▸ **Istruzioni esercizio**
Nel brano sulla Tenuta Liliana riportato più sotto, in quale comune si trova la tenuta?

▸ **Blocco di testo**
# # # #

Viaggio nella Napa Valley di Puglia
A Parabita, in provincia di Lecce, sui filari della Tenuta Liliana stanno crescendo i grappoli di quattro Cabernet Sauvignon top. Parola di Antonio Intiglietta, patron dell'azienda, primo esempio di wine sharing company in Italia.
Della terra si è innamorato da bambino, quando già all'alba, disteso sui rami di un albero di fichi, guardava il padre e il nonno lavorarla con amore. Era quella rossa del suo Salento, illuminata da distese di ulivi argentati.
Antonio Intiglietta, presidente di Gestione Fiere Spa nonché ideatore di Artigiano in Fiera, nonostante viva e lavori a Milano da sempre non ha saputo resistere al richiamo del sangue e tre anni fa a Parabita, in provincia di Lecce, ha inaugurato Tenuta Liliana, una nuova realtà vinicola che il mercato guarda con molto interesse. Per diversi motivi.

# # # #

▸ **Informazioni fornite**
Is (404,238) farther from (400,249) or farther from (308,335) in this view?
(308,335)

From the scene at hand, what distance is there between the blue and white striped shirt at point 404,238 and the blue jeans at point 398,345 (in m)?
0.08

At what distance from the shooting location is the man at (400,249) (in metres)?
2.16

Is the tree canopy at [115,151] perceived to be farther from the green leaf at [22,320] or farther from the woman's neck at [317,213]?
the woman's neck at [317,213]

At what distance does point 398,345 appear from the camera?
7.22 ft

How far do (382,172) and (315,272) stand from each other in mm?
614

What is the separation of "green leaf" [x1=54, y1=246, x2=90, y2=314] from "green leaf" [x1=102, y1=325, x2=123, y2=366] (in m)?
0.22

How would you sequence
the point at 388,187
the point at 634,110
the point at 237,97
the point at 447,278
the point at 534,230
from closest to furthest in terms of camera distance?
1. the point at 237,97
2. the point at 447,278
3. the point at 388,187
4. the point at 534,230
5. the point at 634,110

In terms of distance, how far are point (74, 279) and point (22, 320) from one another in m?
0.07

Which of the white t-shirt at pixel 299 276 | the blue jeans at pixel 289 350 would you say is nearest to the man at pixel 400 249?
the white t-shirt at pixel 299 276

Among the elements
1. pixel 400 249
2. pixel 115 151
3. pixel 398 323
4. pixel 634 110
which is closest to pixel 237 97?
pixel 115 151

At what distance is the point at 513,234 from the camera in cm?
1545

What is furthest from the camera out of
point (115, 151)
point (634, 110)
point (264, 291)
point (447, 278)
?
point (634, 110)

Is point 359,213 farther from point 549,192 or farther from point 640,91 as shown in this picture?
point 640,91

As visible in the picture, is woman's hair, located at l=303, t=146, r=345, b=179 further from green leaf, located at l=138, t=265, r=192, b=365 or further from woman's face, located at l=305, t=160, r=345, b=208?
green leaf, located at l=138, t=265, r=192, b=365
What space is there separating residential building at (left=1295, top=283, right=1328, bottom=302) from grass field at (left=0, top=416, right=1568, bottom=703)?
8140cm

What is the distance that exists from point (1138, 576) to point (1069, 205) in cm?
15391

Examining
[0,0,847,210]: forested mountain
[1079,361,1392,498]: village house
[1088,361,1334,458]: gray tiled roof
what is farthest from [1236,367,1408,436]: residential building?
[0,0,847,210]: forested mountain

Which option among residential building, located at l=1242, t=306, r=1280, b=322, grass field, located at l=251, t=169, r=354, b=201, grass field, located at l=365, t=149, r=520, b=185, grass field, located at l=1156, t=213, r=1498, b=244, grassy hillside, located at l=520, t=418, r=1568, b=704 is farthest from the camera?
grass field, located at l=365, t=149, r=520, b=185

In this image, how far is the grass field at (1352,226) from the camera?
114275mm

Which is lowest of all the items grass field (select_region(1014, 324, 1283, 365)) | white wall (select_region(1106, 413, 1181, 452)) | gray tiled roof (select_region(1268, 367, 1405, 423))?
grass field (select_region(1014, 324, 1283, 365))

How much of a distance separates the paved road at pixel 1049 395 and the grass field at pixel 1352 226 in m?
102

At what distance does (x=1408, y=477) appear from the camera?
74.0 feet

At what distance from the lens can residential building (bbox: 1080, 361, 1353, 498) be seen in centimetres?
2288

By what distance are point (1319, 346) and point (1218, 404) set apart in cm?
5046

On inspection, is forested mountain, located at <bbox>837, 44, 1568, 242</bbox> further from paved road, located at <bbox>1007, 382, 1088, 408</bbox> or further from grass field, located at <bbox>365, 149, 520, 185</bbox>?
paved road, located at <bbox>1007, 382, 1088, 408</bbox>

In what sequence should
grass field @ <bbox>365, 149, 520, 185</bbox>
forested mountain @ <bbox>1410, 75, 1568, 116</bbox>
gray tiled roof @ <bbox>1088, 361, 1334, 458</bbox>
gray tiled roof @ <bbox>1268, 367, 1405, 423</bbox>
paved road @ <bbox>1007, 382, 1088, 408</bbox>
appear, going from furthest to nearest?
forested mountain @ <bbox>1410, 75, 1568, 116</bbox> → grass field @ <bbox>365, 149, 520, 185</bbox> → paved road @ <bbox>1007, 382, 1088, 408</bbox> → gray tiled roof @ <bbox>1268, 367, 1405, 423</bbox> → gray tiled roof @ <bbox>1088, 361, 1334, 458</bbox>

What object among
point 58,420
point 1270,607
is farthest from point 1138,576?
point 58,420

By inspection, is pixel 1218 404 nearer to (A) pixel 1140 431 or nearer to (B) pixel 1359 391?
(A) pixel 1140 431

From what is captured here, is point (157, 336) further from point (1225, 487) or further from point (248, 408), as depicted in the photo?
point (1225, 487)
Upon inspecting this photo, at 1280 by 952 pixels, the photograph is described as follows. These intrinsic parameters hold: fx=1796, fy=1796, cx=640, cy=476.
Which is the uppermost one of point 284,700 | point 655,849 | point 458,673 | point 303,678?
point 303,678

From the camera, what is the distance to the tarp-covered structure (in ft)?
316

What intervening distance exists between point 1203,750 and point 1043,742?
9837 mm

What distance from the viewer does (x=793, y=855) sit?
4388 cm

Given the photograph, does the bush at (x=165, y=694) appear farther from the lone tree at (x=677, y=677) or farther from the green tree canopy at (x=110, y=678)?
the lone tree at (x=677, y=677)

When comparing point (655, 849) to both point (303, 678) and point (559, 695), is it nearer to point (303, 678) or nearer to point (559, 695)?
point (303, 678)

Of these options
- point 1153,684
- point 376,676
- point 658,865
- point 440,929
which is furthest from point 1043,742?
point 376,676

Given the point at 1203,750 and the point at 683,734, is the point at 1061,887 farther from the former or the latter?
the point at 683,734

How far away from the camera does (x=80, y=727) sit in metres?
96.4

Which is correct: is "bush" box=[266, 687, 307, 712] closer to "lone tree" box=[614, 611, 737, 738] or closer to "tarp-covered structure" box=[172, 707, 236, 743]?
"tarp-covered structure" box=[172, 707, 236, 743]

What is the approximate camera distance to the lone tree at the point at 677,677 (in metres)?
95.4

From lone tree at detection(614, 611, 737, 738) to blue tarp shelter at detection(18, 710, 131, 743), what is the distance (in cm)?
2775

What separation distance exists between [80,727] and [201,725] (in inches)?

# # # #

▸ **Risposta finale**
A Parabita, in provincia di Lecce.